The United Nations predicts that by 2050 the world’s population will reach 9.8 billion, consuming 50% more protein than today. Animal production has increased four to five-fold since 1961 to meet the ever-increasing demand for protein, but at least 45% of the world’s 14 million square kilometres of agricultural land is already used for livestock feed production.

Australia is a major agricultural producer and exporter from a mix of irrigation and dry-land farming. However, as in most food exporting countries, climate change is predicted to cause decreased rainfall, exacerbating existing challenges to freshwater availability and protein production.

Plant-based alternatives to animal protein is one of the fastest growing segments of the food market, evidenced by the rapid increase in production of soy- or chickpea- based products such as “fishless tuna”, “meatless meat” and chicken-free chicken. While increasing availability of plant-based meat alternatives may provide some respite on demand for animal meat products, it increases demand for protein sourced from terrestrial crops.

Unless significant changes in protein farming practices occur, the combination of population growth, insufficient arable land, increasing demand for plant-based protein and climate change will inevitably lead to an uncontrollable global protein deficiency before 2050.

Marine microalgae and macroalgae assimilate carbon dioxide using the sun’s energy, generate 50% of the planet’s oxygen and are at the base of marine food webs. They grow faster and offer significantly higher annual protein yields per hectare than terrestrial crops such as soybean, pulse legumes, and wheat. They can play a significant role in the provision of non-allergenic plant-based protein with balanced amino acid profiles.

Algae are globally diverse, but with a particularly high diversity in Australia, with many species unique to this country.  More than 30,000 microalgal and 13,000 macroalgal species have been reported globally, with perhaps up to one million yet to be discovered, offering many novel food production possibilities.

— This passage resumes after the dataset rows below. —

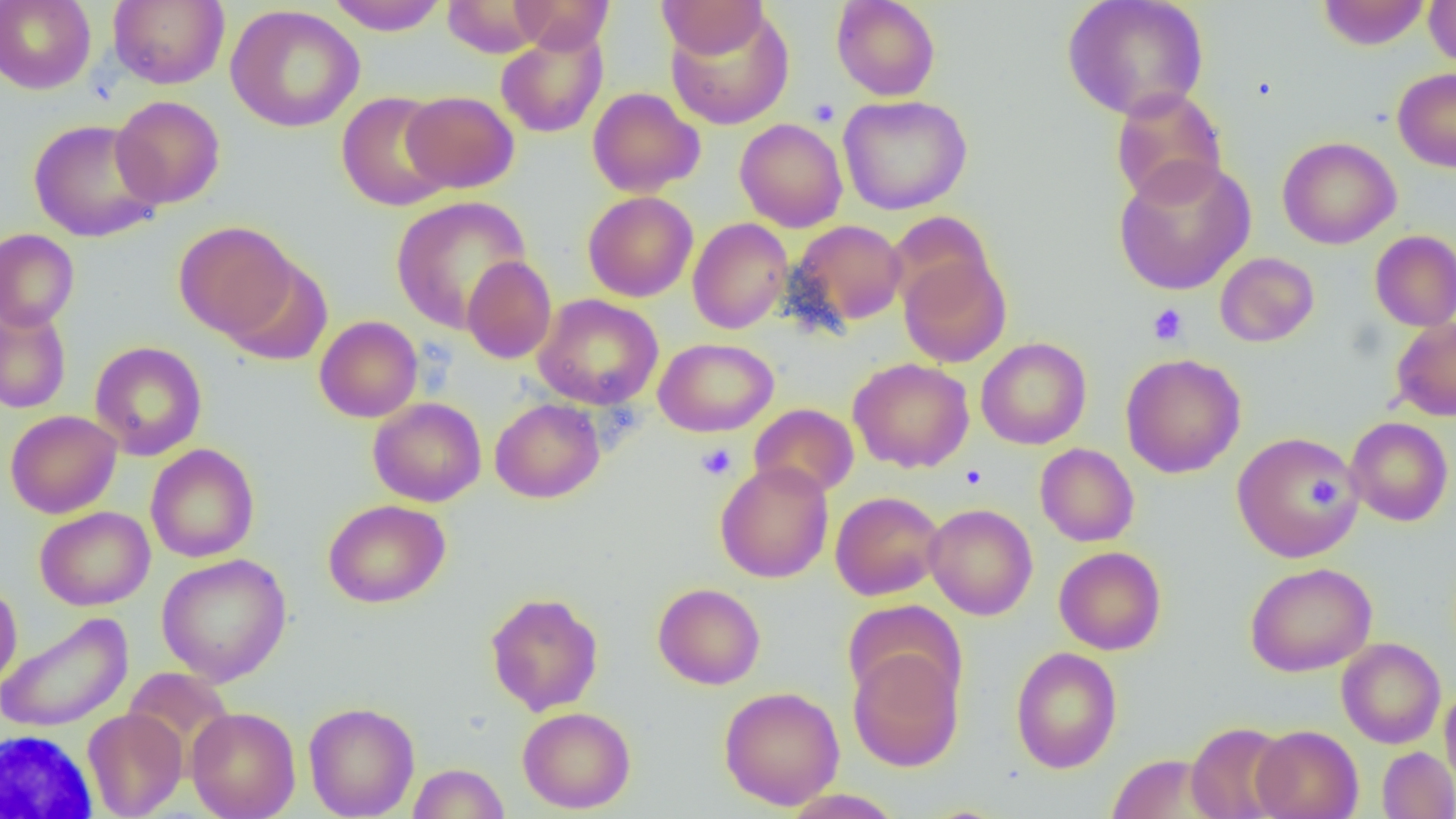

Summary:
  - Coordinate format: approximate bounding boxes as (x1,y1)-(x2,y2) corner pairs in pixels
  - Uninfected red blood cell locations: (0,0)-(96,94), (108,0)-(229,89), (325,0)-(449,35), (441,0)-(544,56), (510,0)-(614,54), (830,0)-(941,101), (1061,0)-(1210,121), (1317,0)-(1430,50), (1423,0)-(1456,69), (657,1)-(768,57), (225,5)-(365,132), (665,7)-(795,131), (495,27)-(608,138), (1392,68)-(1456,172), (587,87)-(705,197), (1110,87)-(1227,206), (337,91)-(454,211), (401,91)-(519,193), (838,94)-(973,215), (111,95)-(225,209), (734,118)-(848,232), (28,119)-(164,242), (1277,136)-(1401,249), (1113,156)-(1256,296), (583,191)-(698,302), (390,195)-(533,333), (885,211)-(996,315), (687,218)-(793,334), (173,220)-(298,340), (790,220)-(907,328), (0,228)-(79,331), (1370,230)-(1456,332), (898,252)-(1012,368), (1215,252)-(1319,347), (220,256)-(333,367), (462,256)-(557,364), (533,294)-(664,409), (0,305)-(72,414), (314,316)-(423,423), (1391,318)-(1456,422), (654,337)-(779,436), (976,337)-(1091,450), (89,341)-(207,460), (1120,353)-(1246,478), (848,357)-(975,473), (368,397)-(486,506), (490,398)-(605,503), (749,403)-(859,499), (5,410)-(121,518), (1345,417)-(1454,526), (1231,431)-(1363,564), (145,443)-(259,563), (1035,443)-(1139,546), (715,461)-(834,583), (830,491)-(945,600), (323,499)-(451,608), (924,503)-(1038,620), (34,506)-(155,610), (1054,546)-(1166,655), (156,553)-(292,686), (1245,562)-(1377,677), (0,580)-(22,689), (653,583)-(765,690), (485,591)-(604,716), (842,599)-(965,710), (0,612)-(133,733), (1336,638)-(1446,748), (1010,646)-(1122,773), (848,648)-(964,772), (1440,683)-(1456,795), (719,686)-(845,810), (303,701)-(419,818), (517,706)-(636,813), (187,707)-(301,819), (82,708)-(187,818), (1185,722)-(1293,819), (1251,725)-(1363,819), (1378,746)-(1456,818), (1106,753)-(1225,818), (406,763)-(510,818), (780,788)-(904,818)
  - White blood cell locations: (1,614)-(129,731), (0,728)-(99,817)
  - Platelet locations: (808,97)-(841,127), (1147,303)-(1188,346), (696,443)-(737,480), (959,464)-(987,490), (1311,470)-(1347,509)
  - Slide-level diagnosis: negative for blood parasites
  - Field of view: single
  - Magnification: 1000x
  - Modality: optical microscopy
  - Image size: 1456×819 pixels
  - Preparation: thin blood film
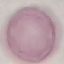

Summary:
  - Result: no malaria parasites seen
  - Capture: smartphone through the microscope eyepiece
  - Preparation: thin blood smear
  - Image type: automatically extracted cell patch, resized to 64 × 64 pixels
  - Stain: Giemsa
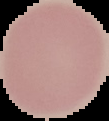 From a thin blood film. Cell region segmented out of the field of view; the surrounding area is masked to black. Malaria status: uninfected. Image is 109×121 pixels.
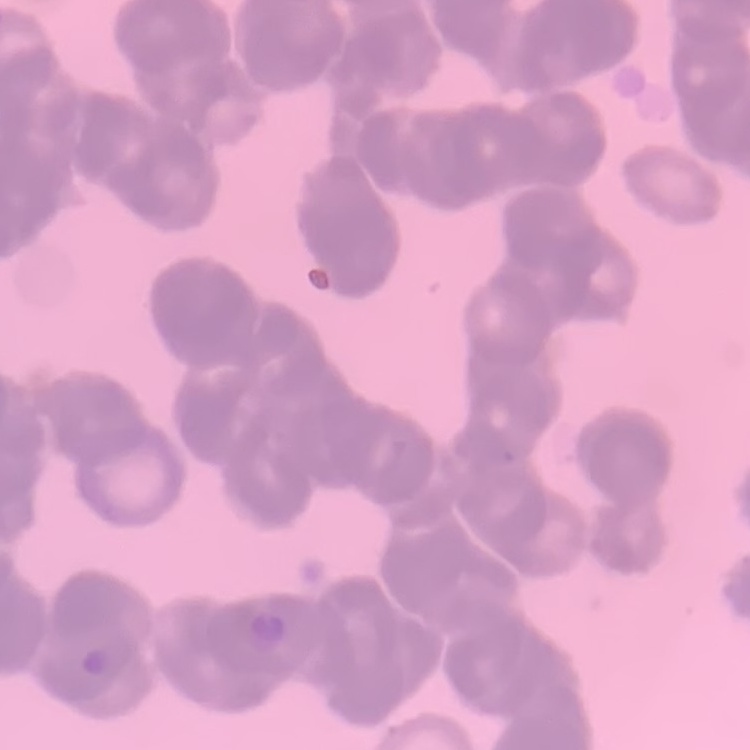 The erythrocytes exhibit rouleaux formation. One tile cut from a larger photomicrograph. Stained with either Field's or Giemsa. Thin blood smear.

Marine algae do not require freshwater or existing arable land to be commercially farmed, preserving resources required for conventional food crops. Furthermore, they evolved in harsh environments, often exposed to high oxidative and free-radical stresses, which has led to the development of natural protective systems, such as the production of pigments (e.g. carotenes, chlorophylls, and phycobiliproteins) and polyphenols (e.g., catechins, flavanols, and phlorotannins), which can impart health benefits to the consumer.

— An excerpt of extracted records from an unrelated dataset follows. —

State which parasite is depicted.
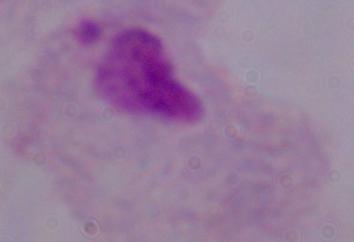
This is a trichomonad.

Captured at 1000x magnification. Micrograph.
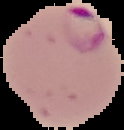

From a thin blood film. Result: malaria parasites identified. Cell region segmented out of the field of view; the surrounding area is masked to black. Image is 124×130 pixels.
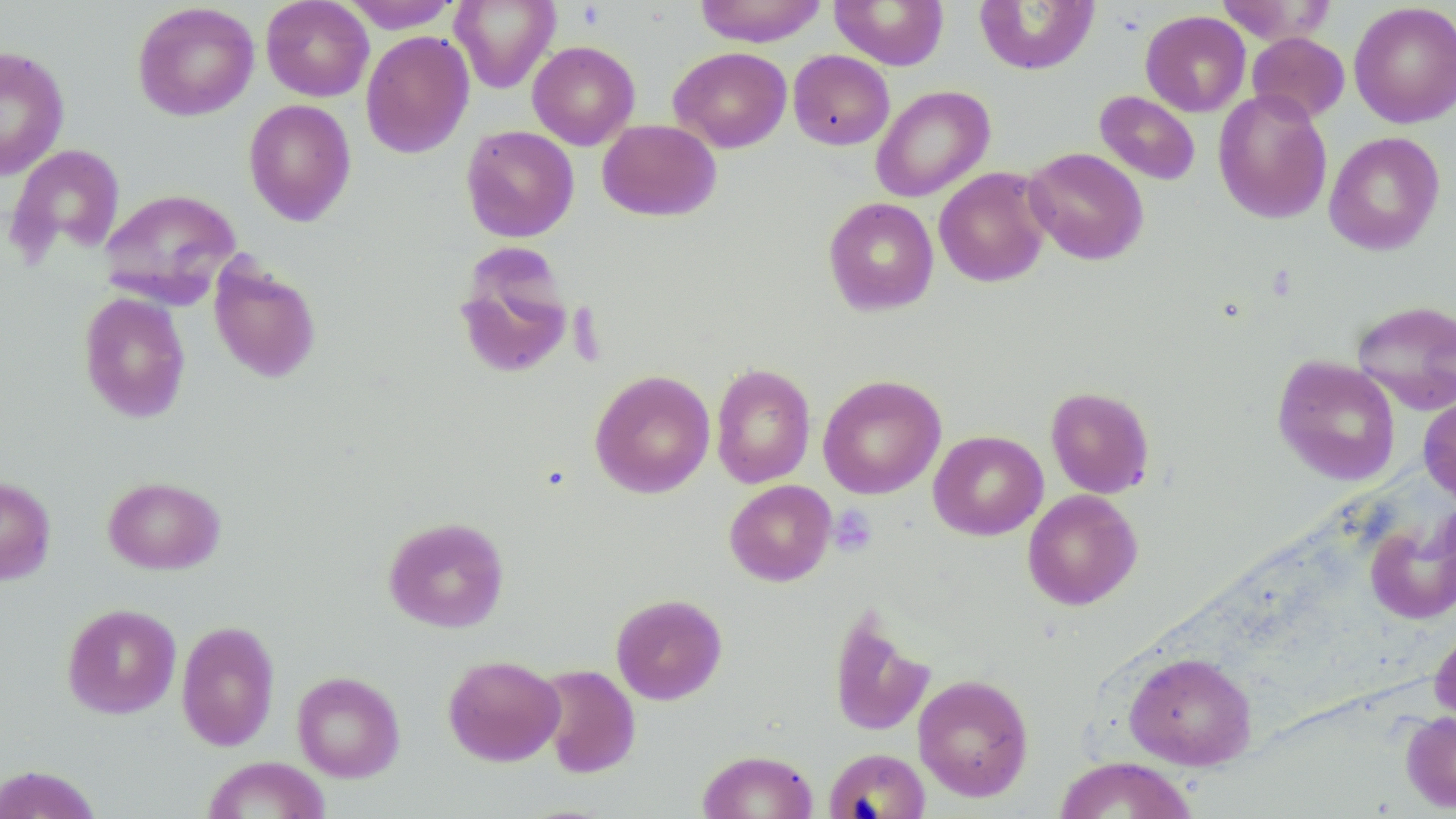

Summary:
  - Coordinate format: approximate bounding boxes as [x1, y1, x2, y2] in pixels
  - Uninfected red blood cell locations: [261, 0, 374, 101], [694, 0, 827, 47], [1215, 0, 1337, 45], [341, 1, 461, 33], [449, 1, 560, 93], [830, 1, 949, 70], [974, 1, 1099, 74], [131, 2, 260, 121], [1349, 2, 1456, 128], [1140, 11, 1251, 116], [360, 30, 474, 159], [1247, 32, 1350, 124], [527, 41, 640, 150], [0, 46, 70, 180], [669, 46, 792, 152], [788, 50, 895, 150], [871, 85, 995, 202], [1213, 89, 1332, 224], [1094, 91, 1201, 185], [243, 99, 357, 227], [597, 119, 721, 222], [461, 125, 579, 242], [1324, 131, 1445, 255], [7, 144, 126, 262], [1024, 147, 1148, 265], [934, 167, 1053, 287], [99, 188, 241, 304], [823, 197, 939, 316], [450, 245, 579, 382], [208, 258, 322, 383], [78, 291, 192, 423], [1351, 299, 1456, 414], [1273, 355, 1401, 485], [710, 364, 816, 488], [589, 369, 716, 498], [817, 375, 946, 499], [1045, 386, 1155, 498], [1418, 392, 1456, 506], [928, 430, 1048, 541], [102, 475, 225, 574], [0, 476, 56, 585], [724, 480, 836, 586], [1022, 489, 1142, 610], [1366, 512, 1456, 624], [383, 516, 510, 633], [610, 593, 728, 705], [62, 603, 181, 719], [827, 604, 936, 738], [176, 619, 280, 752], [1430, 622, 1456, 724], [1123, 652, 1257, 769], [443, 655, 565, 766], [537, 664, 641, 778], [291, 670, 405, 782], [913, 674, 1034, 801], [1401, 710, 1456, 813], [824, 747, 931, 819], [698, 749, 818, 819], [201, 756, 331, 819], [1053, 756, 1197, 818], [0, 764, 103, 819]
  - Platelet locations: [828, 505, 878, 556]
  - Slide-level diagnosis: negative for blood parasites
  - Preparation: thin blood film
  - Modality: light microscopy
  - Magnification: 1000x
  - Field of view: single
  - Image size: 1456×819 pixels
  - Stain: May-Grünwald-Giemsa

Photosynthetic marine microalgae are most commonly cultivated either in open outdoor raceway ponds or in closed photobioreactors. Photobioreactors are more expensive to install and operate and are therefore not suitable for low-value per kilogram food production. Outdoor raceway ponds in high-sunshine regions like Australia have the advantage of lower capital requirements and lower operating costs.

Qponics has identified the central eastern coast of Australia as a “Goldilocks zone” for marine microalgae farming. It is in close proximity to advanced expertise in algae science and biotechnology in Brisbane; has summers that are not too hot, moderated by sea breezes and warm winters with high average hours of daily sunshine; and has plentiful and affordable flat, near-urban agricultural land adjacent to a salty tidal river water source. The Company plans to build a substantial outdoor raceway marine microalgae farm in this region.